Recently was sorting a 10 million line CSV by the second field which was numeric...

dorfsmay · on May 24, 2018

csv files are extremely easy to import in postgres, and 10 M rows (assuming not very large) isn't much to compute even in a 6 or 7 year old laptop. Keep it in mind if you've got something slightly more complicated to analyse.

hobs · on May 24, 2018

If SQL is your game but you dont want to get PG setup - try SQLite -

  wget "https://data.cityofnewyork.us/api/views/kku6-nxdu/rows.csv" rows.csv
  sqlite3
  .mode csv
  .import ./rows.csv newyorkdata
  SELECT *
  FROM newyorkdata
  ORDER BY `COUNT PARTICIPANTS`;

mxuribe · on May 24, 2018

Nice! Talk about being a productive engineer!

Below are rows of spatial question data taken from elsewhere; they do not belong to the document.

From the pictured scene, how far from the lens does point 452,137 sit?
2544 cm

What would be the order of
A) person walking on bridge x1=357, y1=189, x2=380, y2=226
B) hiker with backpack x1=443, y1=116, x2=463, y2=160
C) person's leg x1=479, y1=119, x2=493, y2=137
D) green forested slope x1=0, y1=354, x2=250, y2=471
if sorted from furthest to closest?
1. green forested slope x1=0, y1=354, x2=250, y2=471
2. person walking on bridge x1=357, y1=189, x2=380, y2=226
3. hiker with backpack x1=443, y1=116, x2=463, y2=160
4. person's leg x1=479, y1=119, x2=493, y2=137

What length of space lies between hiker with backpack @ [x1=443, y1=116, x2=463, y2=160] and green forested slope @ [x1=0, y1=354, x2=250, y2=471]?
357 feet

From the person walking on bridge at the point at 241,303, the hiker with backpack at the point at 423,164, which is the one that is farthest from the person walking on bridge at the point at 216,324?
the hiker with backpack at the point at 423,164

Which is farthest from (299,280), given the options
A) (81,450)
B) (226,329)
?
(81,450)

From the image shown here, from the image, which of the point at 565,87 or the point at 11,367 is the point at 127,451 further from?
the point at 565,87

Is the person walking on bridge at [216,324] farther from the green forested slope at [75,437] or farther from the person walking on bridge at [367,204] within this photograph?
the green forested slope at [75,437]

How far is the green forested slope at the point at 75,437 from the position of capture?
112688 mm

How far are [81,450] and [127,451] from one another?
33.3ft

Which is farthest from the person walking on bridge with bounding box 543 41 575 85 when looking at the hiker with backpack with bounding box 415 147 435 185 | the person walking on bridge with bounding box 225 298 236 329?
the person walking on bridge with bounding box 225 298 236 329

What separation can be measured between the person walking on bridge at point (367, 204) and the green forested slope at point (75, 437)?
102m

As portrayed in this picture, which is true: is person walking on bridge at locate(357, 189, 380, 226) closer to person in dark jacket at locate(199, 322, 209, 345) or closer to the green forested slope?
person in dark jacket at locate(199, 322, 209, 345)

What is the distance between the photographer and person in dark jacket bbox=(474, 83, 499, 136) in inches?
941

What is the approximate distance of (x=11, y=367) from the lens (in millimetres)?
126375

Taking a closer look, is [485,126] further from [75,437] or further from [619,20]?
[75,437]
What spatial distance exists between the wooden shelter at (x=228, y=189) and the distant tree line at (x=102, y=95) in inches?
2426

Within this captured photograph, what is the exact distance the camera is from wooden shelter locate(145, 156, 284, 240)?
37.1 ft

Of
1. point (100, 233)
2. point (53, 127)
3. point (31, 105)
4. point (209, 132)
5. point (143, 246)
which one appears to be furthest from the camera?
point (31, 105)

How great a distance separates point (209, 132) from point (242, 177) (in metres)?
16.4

Kudos!

jillesvangurp · on May 26, 2018

Or use csvkit ...

hobs · on May 27, 2018

Oh nice, I hadn't seen this before, so a similar query would be a bit shorter!

  wget "https://data.cityofnewyork.us/api/views/kku6-nxdu/rows.csv" 
  csvsql --query "SELECT * FROM newyorkdata ORDER BY `COUNT PARTICIPANTS`" rows.csv > new.csv

ranit · on May 24, 2018

What did you use to sort these 10 million lines?

ikeboy · on May 24, 2018

sort in bash.

Specific command:

LC_ALL=c sort -n filename -r > output

cmurphycode · on May 25, 2018

This is really interesting to me - I can't seem to reproduce this on a couple different platforms. In the past (and just now) I've definitely seen 100x differences with LC_ALL=C, but you used that on both, I'm sure.

How large was the 10 million line file, and do you know whether sort was paging files to disk?

ikeboy · on May 25, 2018

About 300MB. I just tried to replicate using random data and failed, will look more later, mine is power-law distributed and might make a difference.

Used these commands:

cat /dev/urandom | tr -dc 'a-zA-Z0-9' | fold -w 32 | head -n 10000000 > text

cat /dev/urandom | od -DAn |tr -s ' ' '\n' |head -10000000 | sed -e 's/$/\/9.0/'> num

bc -l num > num2

(that's to create decimal numbers)

paste -d, text num2 > textfirst

paste -d, num2 text > numfirst

time LC_ALL=c sort -n numfirst -r > output

real 0m10.712s user 0m21.959s sys 0m1.644s

time LC_ALL=C sort --field-separator=',' -k2 -n -r textfirst > output

real 0m9.638s user 0m21.940s sys 0m1.293s

mynegation · on May 24, 2018

but what did you use to sort by the second field, in your original setup?

ikeboy · on May 24, 2018

LC_ALL=C sort --field-separator=',' -k2 -n

bewuethr · on May 24, 2018

This uses field 2 to the end of the line as the sort field; would

  k2,2

have been faster, as it limits to just the second field?

ikeboy · on May 24, 2018

There were only 2 fields so I expect not.